──────── COLLECTED MATERIAL ────────

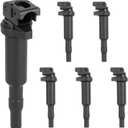 Ignition Coil for BMW X3 X5 X6 Z4 525i 528i 530i 535i 740i 325i 328i 330i 335i 3L L6 2003 2004 2005 2006 2007 2008 2009 2010 2011 2012 2013 UF592 C1638-6 Set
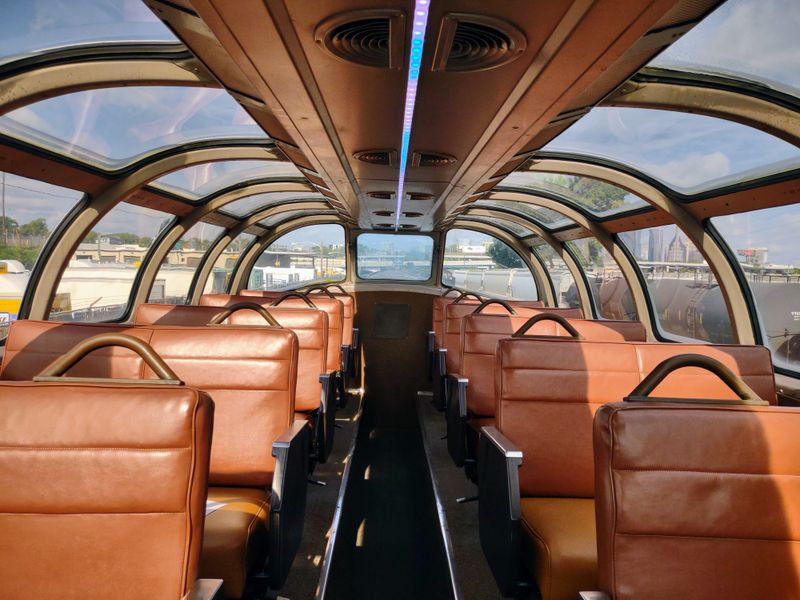 Inside the Wine Train: What the Experience Is Really Like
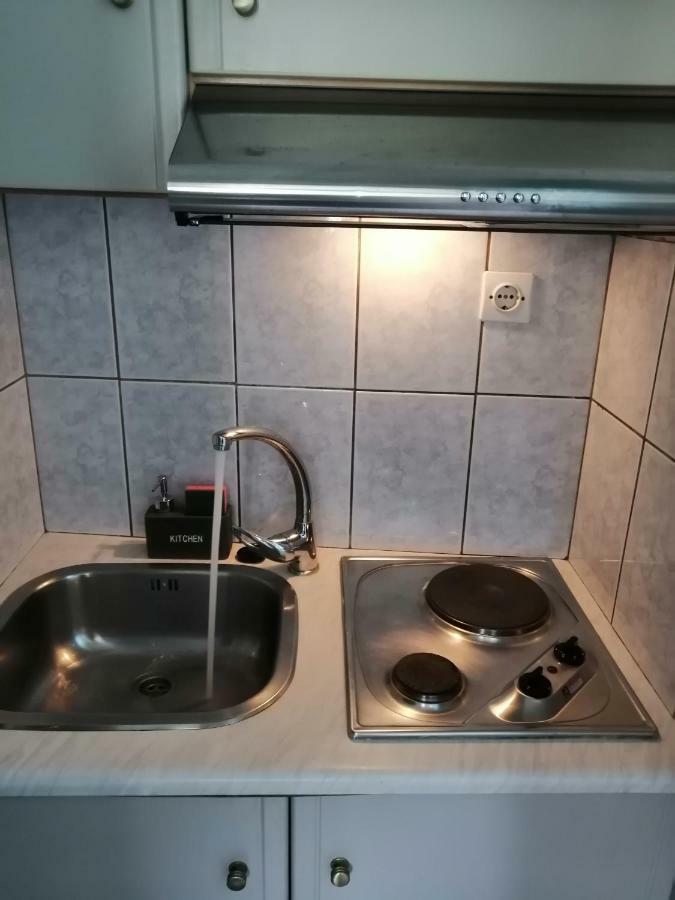 Agnanti View Hotel Pachaina 外观 照片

────────

TASK | Any picture in the material is to be left out, and everything else is to be retyped as is.

RESPONSE |
 Ignition Coil for BMW X3 X5 X6 Z4 525i 528i 530i 535i 740i 325i 328i 330i 335i 3L L6 2003 2004 2005 2006 2007 2008 2009 2010 2011 2012 2013 UF592 C1638-6 Set
 Inside the Wine Train: What the Experience Is Really Like
 Agnanti View Hotel Pachaina 外观 照片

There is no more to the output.